Infiltration métastatique Un cas de métastase maxillaire envahissant la pulpe dentaire a été récemment décrit33 à partir d’un médulloblastome, la plus fréquente des tumeurs cérébrales chez l’enfant, représentant 15 à 20 % des tumeurs pédiatriques. Les métastases extracérébrales de ces tumeurs sont rares. Dans le cas de ce jeune enfant, la radiographie panoramique permet d’observer la présence d’une image radioclaire autour de certaines dents. L’examen histologique révèle une importante infiltration de la pulpe dentaire des dents temporaires et de la papille des dents définitives en formation par des cellules tumorales.

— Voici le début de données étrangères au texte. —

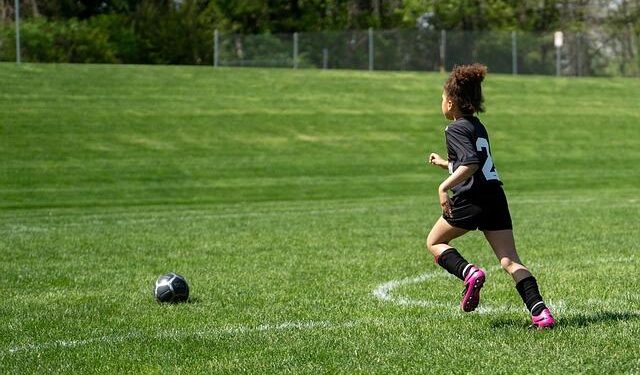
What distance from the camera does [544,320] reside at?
24.5 feet

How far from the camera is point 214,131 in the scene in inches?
1361

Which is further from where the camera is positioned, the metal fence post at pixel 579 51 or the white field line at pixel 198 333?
the metal fence post at pixel 579 51

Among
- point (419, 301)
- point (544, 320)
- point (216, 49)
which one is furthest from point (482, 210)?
point (216, 49)

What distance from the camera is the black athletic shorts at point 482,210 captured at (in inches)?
302

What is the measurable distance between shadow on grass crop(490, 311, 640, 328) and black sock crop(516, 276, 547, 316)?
0.22 metres

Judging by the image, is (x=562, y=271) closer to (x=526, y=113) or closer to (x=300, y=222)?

318 La destruction de la pulpe par des métastases périapicales dans le cas d’une tumeur maligne a été décrite sur une femme de 45 ans.34 Une biopsie de la pulpe et du périapex des dents présentant des images radioclaires périapicales a révélé que la lésion périapicale contenait des cellules métastatiques alors que les fragments pulpaires présentaient des calcifications, des cellules pycnotiques et n’avaient plus de vascularisation. Contrairement au cas précédent, les modifications néoplasiques sont restées confinées dans les maxillaires et n’ont pas envahi la pulpe dentaire. La destruction de la pulpe serait la conséquence de l’arrêt de la circulation sanguine pulpaire dû à la prolifération des cellules tumorales au niveau périapical.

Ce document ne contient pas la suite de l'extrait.